This month, we'll focus on technologies that teach girls to code using games and devices.
Tiffany France (www.linkedin.com/pub/tiffany-france/10/932/629) talks to us about Raspberry Pi and Sonail Shetty (www.linkedin.com/in/sonalishetty) introduces Sphero .
Gamification techniques can quickly make traditionally boring, painful, otherwise mundane activities fun. The application of game mechanics in a non-game context is why we gleefully battle for mayorship of our favorite coffee shops on FourSquare, how our FitBits encourage us to climb more stairs, and how many boys and girls are now learning to code.

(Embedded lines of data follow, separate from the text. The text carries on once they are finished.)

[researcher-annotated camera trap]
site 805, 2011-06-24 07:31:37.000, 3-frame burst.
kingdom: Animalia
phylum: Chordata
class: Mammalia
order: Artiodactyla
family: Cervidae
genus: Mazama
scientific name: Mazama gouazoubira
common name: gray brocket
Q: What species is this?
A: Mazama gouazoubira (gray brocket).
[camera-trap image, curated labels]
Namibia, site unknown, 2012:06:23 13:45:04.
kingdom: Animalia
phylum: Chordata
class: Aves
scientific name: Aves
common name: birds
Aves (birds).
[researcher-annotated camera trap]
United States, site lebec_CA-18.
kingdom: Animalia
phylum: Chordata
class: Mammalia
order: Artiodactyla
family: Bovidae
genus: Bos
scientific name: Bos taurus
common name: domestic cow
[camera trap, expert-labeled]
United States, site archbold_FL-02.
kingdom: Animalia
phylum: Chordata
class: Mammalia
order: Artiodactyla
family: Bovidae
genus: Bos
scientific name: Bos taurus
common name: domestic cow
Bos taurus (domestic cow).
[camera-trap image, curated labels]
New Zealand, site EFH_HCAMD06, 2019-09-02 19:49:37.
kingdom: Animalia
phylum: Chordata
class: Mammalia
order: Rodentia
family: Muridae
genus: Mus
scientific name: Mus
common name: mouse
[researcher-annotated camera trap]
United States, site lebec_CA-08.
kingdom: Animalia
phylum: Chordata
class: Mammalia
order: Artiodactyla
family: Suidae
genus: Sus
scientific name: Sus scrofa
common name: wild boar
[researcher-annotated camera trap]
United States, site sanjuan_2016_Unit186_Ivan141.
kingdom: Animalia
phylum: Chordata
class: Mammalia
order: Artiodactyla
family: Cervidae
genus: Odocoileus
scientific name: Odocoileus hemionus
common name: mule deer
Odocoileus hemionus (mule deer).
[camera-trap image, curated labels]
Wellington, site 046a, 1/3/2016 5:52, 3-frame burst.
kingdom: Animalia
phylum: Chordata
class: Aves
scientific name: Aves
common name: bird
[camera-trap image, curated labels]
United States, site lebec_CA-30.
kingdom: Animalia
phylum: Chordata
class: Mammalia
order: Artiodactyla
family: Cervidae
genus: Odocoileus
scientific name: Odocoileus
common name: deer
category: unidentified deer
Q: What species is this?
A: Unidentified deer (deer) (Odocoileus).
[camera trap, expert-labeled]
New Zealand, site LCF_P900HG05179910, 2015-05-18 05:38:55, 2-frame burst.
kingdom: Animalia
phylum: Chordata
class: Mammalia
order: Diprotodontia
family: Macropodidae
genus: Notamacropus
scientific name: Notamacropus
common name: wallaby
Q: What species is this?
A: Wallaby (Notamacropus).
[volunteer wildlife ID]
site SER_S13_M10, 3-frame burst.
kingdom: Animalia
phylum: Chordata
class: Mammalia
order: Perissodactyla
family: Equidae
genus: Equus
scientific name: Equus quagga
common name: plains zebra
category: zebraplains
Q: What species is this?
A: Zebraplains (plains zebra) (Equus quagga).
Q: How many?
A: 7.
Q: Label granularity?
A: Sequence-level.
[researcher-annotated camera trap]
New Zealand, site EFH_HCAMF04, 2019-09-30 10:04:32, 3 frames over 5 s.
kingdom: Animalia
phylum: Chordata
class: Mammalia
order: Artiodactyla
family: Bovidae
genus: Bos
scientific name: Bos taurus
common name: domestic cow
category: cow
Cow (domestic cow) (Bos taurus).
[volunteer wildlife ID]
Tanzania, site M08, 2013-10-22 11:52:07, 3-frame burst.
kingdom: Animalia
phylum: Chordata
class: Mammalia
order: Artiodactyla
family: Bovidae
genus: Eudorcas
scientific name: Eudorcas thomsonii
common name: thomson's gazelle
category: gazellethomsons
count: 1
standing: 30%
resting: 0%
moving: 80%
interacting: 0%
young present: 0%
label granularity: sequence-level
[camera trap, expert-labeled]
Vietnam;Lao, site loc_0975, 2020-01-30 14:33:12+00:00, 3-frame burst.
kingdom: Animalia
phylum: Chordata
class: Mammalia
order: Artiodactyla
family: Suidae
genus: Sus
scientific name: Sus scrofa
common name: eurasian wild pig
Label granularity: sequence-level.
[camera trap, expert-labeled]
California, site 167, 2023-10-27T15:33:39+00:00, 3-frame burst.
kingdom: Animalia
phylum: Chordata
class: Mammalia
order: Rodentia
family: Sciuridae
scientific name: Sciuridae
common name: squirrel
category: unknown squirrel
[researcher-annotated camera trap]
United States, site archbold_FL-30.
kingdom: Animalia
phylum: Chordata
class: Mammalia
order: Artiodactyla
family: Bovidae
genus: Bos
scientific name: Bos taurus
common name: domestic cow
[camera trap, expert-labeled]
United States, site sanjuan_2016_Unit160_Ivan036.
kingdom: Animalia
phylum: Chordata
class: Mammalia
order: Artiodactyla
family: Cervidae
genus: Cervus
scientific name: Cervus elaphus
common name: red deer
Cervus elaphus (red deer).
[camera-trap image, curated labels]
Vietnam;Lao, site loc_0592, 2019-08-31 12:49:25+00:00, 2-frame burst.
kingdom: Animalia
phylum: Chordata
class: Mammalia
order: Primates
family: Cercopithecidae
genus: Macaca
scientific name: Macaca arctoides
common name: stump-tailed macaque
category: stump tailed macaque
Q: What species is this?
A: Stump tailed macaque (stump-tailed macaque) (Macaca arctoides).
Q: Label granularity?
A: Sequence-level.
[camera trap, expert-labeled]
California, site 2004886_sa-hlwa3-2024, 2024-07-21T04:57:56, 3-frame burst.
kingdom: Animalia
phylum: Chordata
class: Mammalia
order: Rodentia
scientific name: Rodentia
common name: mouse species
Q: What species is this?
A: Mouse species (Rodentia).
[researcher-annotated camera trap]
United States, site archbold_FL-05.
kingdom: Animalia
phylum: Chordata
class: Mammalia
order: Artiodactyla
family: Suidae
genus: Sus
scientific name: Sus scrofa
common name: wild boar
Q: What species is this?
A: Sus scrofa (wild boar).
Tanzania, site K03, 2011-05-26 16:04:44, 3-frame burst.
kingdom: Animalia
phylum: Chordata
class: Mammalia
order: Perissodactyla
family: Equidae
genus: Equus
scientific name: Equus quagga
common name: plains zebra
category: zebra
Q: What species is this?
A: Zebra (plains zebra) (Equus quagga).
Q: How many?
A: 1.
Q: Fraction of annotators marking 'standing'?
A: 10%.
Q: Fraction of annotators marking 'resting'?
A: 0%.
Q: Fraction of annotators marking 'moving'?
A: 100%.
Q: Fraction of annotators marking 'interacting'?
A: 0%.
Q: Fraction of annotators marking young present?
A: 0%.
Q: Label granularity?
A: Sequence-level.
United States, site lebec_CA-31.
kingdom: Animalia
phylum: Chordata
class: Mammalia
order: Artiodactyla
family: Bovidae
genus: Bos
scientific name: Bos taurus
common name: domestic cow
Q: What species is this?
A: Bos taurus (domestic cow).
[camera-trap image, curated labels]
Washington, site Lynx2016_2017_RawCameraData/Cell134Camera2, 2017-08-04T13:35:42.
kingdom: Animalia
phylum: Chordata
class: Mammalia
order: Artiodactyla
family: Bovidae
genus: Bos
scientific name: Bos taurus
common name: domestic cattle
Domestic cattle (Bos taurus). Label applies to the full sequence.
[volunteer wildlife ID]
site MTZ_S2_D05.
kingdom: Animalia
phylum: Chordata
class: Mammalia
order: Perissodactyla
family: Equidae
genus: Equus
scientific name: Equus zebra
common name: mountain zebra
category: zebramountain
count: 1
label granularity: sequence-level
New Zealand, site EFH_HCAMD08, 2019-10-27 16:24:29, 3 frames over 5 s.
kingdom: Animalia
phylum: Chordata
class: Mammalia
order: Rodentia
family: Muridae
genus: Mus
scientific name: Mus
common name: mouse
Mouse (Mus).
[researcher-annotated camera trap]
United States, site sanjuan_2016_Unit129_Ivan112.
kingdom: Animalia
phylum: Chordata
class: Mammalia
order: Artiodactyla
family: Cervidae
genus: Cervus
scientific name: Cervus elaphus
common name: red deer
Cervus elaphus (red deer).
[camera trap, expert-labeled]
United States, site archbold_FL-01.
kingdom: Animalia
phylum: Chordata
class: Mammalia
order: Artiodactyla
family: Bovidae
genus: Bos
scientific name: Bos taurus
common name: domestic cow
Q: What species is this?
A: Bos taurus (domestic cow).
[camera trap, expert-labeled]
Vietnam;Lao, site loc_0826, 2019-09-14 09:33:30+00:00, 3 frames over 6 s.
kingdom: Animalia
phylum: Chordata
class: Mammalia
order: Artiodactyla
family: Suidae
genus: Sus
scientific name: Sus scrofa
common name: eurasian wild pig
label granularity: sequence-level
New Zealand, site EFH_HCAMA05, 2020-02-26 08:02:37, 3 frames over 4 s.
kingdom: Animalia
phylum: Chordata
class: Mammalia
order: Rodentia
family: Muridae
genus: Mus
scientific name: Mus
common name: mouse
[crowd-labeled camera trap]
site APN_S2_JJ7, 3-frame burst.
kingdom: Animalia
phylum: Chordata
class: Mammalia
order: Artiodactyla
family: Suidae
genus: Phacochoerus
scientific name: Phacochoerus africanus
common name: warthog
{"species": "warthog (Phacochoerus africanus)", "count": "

Raspberry Pi (http://www.raspberrypi.org) is a tiny, computer that plugs into a keyboard and your TV. Despite the size, this cute little computer can capably manage tasks such as spreadsheets, word processing, games. The creative uses for a simple, portable, and affordable computer are varied and at times surprising, but the impetus for the development of the Raspberry Pi and the main focus of the Foundation is to make it an affordable and workable tool to help kids all over the world learn to code.
Sphero (http://www.gosphero.com/ ) is a robot ball you control with your smart phone. With 20+ apps and a growing library, there are plenty of games for the whole family. What's really cool about Sphero though is how it's being used to teach programming and augment classroom education.